Limit memory usage

I’m having trouble setting a limit to the memory Hail uses when running it locally on a server. I have set spark.driver.memory, spark.executor.pyspark.memory and spark.executor.memory:

export PYSPARK_SUBMIT_ARGS="--conf spark.driver.memory=48G --conf spark.executor.pyspark.memory=48G --conf spark.executor.memory=48G --conf spark.task.maxFailures=5 pyspark-shell"

But the job still eats up >500G memory before getting killed. Could anyone suggest what I’m doing wrong?
Thanks.

500G seems nuts. If there’s a memory leak inside Hail, this could be responsible, though. What’s your pipeline?

I’m trying to extract a subset of samples and variants from the UKB imputed data. Script below:

import hail as hl
import logging
import sys

chrom = int(sys.argv[1])
hl.init(default_reference = 'GRCh37', min_block_size=128, log = 'hail-chr{}.log'.format(chrom))
logging.getLogger("py4j").setLevel(logging.ERROR)

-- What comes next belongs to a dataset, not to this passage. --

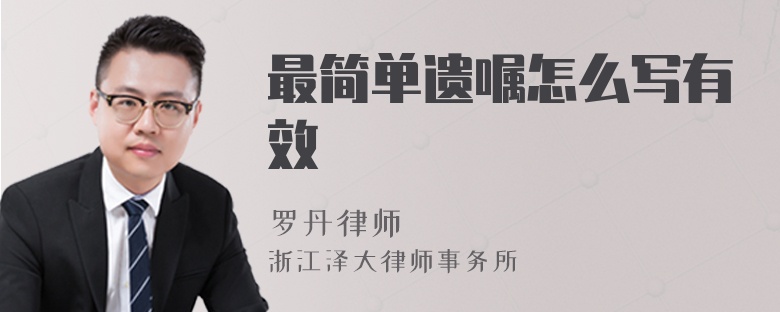 最簡單遺囑怎么寫有效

ind = hl.import_table('validation_samples.tsv'.format(n_validate), key = 'eid')

nealelab_variants = hl.import_table('variants.tsv.bgz', types = {'chr': 'tstr', 'pos': 'tint32' })
nealelab_variants = nealelab_variants.filter(nealelab_variants.chr == str(chrom))
select_variants = hl.parse_variant(nealelab_variants.variant)

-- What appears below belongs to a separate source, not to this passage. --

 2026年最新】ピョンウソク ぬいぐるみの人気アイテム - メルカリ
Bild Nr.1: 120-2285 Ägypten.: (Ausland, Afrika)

vds = hl.import_bgen('imputed/bgen/ukb_imp_chr{}_v3.bgen'.format(chrom), entry_fields = ['GT', 'GP', 'dosage'], sample_file = 'ukb_imp_chr{}_v3.sample'.format(chrom), variants = select_variants)

vds = vds.semi_join_cols(ind)
hl.export_bgen(vds, 'validation.chr{}'.format(chrom))

I’m pretty sure there’s a memory leak in export_bgen, from a quick glance. We can get this fixed early next week.

Thanks a lot!

I believe this will fix it: https://github.com/hail-is/hail/pull/9006

Thanks, unfortunately it does not fix the problem for me - memory used even went to > 1TB in one case…

As a direct answer to your question, you cannot limit the memory used by Hail. That said, using 1 terabyte of RAM is probably a memory leak. We’ll continue to investigate.

How large is select_variants?

You have to update to 0.2.47 to get the fix, which just released this morning (it seems you posted your update about the problem not being fixed before the release came out)

The update indeed solves it, thank you very much! Previously I built from source on github (version 0.2.46-3a514a199ccd) after seeing your post - perhaps I still missed out something.

Sorry, I got confused. We made two memory fixes in the span of two days and I forgot which fix we were talking about. It’s true that 0.2.46-3a514a199ccd would have contained the fix I intended for you. However, seems like you also needed fix https://github.com/hail-is/hail/pull/9009.

Again, sorry for confusion, but glad things are working now!